Source excerpt:
_ _ _ _ _ _ _
Patty Remedies has been cutting hair at various locations in downtown Shreveport for 34 years.
So when her son, Ronnie Remedies, approached her with the idea of buying her own building to house Shreve Towne Barber Shop, there was no other part of the city where she wanted to be.
“I never wanted to leave the zip code here,” she said. “This is what I built my business on.”
Patty Remedies partnered with Ronnie to purchase and renovate 514 Crockett St., a building at least 80 years old situated next to the former SporTran terminal in downtown Shreveport.
Now moved in and officially open in the new location, Remedies said she is thrilled at the transformation the old building has undergone.
“We’re dreamers, and I had the dream and he had the vision,” she said. “Together we made this happen, and I’m just real excited about it. To breathe life into this building is just amazing.”
The building at 514 Crockett St. was constructed sometime around the 1930s and has survived into the 21st Century, whereas many other former structures around it did not.
From the front façade, the 6,000-square-foot building looks like one structure, but it is actually two, separated by a dividing wall.
A brick wall inside, formerly concealed by wood paneling, revealed an advertisement mural trumpeting a long-gone store’s sale of abdominal supports and surgical corsets.
Once owned by the Communication Workers of America representing employees of AT&T, the facility was the site of regular union meetings for hundreds of members downtown.
The organization’s needs began to change over the years and, more recently, half of the building was being used to house just one worker and sporadic meetings, said Liz Swaine, executive director of the Downtown Development Authority. The other half of the building was vacant.
“They were in a quandary — they had owned this building for a number of years, it needed a lot of repairs, it was dingy and very 1970s,” Swaine said. “Ronnie will take a building and before you know it, boom — that building is vibrant and wonderful and looks great, and that’s what you need downtown.”
Ronnie Remedies, who also owns downtown properties including 1200 Marshall St. and 1122 Marshall St., said he liked Crockett Street for his mother’s business better than her last location on Spring Street. He estimated that 60 to 80 percent of his mother’s clientele walks to her barber shop.
“To get across Spring Street, the traffic is moving so fast and it was dangerous,” he said. “It wasn’t really the best place for her.”
After closing on the sale this past fall, Remedies got to work on repairing the building’s roof and completely renovating the outside façade and interior.
Ultimately, improving a downtown building is not just about what he can get out of the investment, Remedies said.
_ _ _ _ _ _ _
[Rows from a dataset for labeling boxes]
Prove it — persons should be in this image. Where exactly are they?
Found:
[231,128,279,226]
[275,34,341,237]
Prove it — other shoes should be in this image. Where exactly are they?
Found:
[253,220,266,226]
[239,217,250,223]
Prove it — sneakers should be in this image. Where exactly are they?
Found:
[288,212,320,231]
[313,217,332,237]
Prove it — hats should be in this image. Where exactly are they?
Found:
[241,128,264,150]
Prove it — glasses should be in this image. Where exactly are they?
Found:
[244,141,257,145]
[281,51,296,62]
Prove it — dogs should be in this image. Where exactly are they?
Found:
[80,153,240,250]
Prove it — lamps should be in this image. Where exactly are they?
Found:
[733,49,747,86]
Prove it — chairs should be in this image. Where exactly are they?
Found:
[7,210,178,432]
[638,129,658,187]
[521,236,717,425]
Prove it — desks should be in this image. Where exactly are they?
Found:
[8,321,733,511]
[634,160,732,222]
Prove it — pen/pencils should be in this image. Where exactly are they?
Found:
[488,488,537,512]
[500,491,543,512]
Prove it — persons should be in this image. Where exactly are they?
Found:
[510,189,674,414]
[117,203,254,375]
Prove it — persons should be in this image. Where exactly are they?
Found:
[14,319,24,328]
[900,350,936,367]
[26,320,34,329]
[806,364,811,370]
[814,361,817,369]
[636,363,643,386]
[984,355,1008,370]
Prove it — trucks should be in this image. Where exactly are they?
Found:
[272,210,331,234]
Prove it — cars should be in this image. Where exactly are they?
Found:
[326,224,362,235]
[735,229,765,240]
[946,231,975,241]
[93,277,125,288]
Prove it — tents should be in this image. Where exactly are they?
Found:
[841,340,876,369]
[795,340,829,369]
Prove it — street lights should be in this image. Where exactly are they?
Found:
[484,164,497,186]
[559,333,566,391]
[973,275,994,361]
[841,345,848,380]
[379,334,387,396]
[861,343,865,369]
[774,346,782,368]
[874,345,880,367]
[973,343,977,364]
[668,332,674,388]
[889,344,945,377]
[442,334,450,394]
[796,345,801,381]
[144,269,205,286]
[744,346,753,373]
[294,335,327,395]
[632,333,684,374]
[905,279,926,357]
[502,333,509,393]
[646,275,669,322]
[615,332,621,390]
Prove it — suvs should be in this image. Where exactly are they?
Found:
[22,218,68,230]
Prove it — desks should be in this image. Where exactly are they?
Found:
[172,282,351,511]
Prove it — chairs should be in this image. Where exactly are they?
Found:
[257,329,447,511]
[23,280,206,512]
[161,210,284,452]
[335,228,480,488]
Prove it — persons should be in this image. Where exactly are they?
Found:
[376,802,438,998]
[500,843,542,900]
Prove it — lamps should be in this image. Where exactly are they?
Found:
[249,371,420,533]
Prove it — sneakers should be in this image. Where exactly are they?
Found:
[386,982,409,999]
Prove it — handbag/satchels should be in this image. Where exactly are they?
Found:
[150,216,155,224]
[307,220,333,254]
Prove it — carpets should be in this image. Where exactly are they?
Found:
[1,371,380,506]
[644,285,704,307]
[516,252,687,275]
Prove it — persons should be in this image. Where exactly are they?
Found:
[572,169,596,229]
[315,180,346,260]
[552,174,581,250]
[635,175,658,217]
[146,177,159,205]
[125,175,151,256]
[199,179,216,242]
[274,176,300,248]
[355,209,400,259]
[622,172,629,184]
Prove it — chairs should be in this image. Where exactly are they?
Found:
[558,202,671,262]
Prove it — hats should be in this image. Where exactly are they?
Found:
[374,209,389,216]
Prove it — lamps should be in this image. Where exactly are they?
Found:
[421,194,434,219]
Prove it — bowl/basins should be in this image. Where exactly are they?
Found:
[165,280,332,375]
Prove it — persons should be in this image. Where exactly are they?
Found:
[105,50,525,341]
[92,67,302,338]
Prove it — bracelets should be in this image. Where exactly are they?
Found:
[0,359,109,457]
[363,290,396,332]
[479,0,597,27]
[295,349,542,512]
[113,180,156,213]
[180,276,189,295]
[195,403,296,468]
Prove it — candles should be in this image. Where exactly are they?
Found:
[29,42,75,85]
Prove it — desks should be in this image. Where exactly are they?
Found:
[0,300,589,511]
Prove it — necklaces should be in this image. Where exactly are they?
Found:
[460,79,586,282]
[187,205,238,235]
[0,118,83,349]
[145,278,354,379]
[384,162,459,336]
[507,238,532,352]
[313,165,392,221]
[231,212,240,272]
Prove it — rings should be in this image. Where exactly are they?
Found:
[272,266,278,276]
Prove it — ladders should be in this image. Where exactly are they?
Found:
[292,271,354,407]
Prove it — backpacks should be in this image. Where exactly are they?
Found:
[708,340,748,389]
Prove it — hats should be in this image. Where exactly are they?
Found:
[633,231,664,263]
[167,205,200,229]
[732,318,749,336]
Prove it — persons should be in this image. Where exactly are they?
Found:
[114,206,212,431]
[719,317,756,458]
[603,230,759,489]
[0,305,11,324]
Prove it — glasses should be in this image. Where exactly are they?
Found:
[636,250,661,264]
_ _ _ _ _ _ _
Exercise instructions:
**a.** In the barber shop article, what is the size of the building at 514 Crockett St.?
**b.** From the barber shop article, write out the passage from "A brick wall" up to and including "building was vacant.".
None of the items matter here.

Exercise answers:
**a.** 6,000 square feet

**b.**
A brick wall inside, formerly concealed by wood paneling, revealed an advertisement mural trumpeting a long-gone store’s sale of abdominal supports and surgical corsets.
Once owned by the Communication Workers of America representing employees of AT&T, the facility was the site of regular union meetings for hundreds of members downtown.
The organization’s needs began to change over the years and, more recently, half of the building was being used to house just one worker and sporadic meetings, said Liz Swaine, executive director of the Downtown Development Authority. The other half of the building was vacant.